Torkwase Dyson View Profile
Torkwase Dyson describes herself as a painter working across multiple mediums to explore the continuity between ecology, infrastructure, and architecture. She frequently creates compositions of three “hypershapes”—a rectangular box, a triangle, and a trapezoid. Each form references a historical person who escaped confinement through a space of that shape: for example, Harriet Jacobs, who spent seven years in a trapezoidal attic crawlspace. As representations of spaces used for escape, migration, and transformation, Dyson’s hypershapes embody a Black experience defined by constant shapeshifting and change.
Dyson has been lauded with major outdoor commissions at Desert X, Palm Desert, California (2023); Counterpublic in St. Louis, Missouri (2023); and the Whitney Museum of American Art as part of the Whitney Biennial 2024.

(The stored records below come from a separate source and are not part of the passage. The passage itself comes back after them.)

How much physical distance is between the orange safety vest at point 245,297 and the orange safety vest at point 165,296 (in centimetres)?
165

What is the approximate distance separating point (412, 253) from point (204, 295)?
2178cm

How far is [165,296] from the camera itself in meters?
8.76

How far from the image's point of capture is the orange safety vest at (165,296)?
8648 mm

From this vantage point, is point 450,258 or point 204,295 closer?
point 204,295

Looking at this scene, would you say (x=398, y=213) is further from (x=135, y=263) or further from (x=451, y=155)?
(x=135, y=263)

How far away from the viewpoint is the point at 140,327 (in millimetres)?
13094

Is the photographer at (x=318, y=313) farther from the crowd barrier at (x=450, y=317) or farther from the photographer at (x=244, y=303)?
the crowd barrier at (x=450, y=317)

Dyson studied Sociology, Social Work, and Fine Arts at Tougaloo College in Mississippi, and received a BFA from Virginia Commonwealth University in Richmond in 1999 and an MFA from the Yale School of Art in New Haven, CT, in 2003. She has held one-artist exhibitions at Graham Foundation, Chicago (2018); The Drawing Center, New York (2018); New Orleans Museum of Art, Louisiana (2020); Serpentine Pavilion, Serpentine Galleries, London (2021); Hall Art Foundation, Schloss Derneburg, Germany (2021); Mildred Lane Kemper Art Museum, St. Louis, Missouri (2023); and ‘T’ Space, Rhinebeck, NY (2023); among others. Dyson was also part of the 13th Shanghai Biennale (2021); 12th Liverpool Biennial, England (2023); 12th Seoul Mediacity Biennale, Seoul Museum of Art (2023); and the Whitney Biennial 2024, Whitney Museum of American Art, New York City. Dyson will create the conceptual design for Superfine: Tailoring Black Style, the Costume Institute’s Spring 2025 exhibition at The Metropolitan Museum of Art, New York City.
Dyson’s work is held in notable public collections including the Art Institute of Chicago; Hall Art Foundation, Reading, VT; Hammer Museum, Los Angeles; Hirshhorn Museum and Sculpture Garden, Smithsonian Institution, Washington, DC; Long Museum, Shanghai; National Museum of African Art, Smithsonian Institution, Washington, DC; Mead Art Museum, Amherst College, MA; Mildred Lane Kemper Art Museum, St. Louis; and Studio Museum in Harlem, New York City, among others.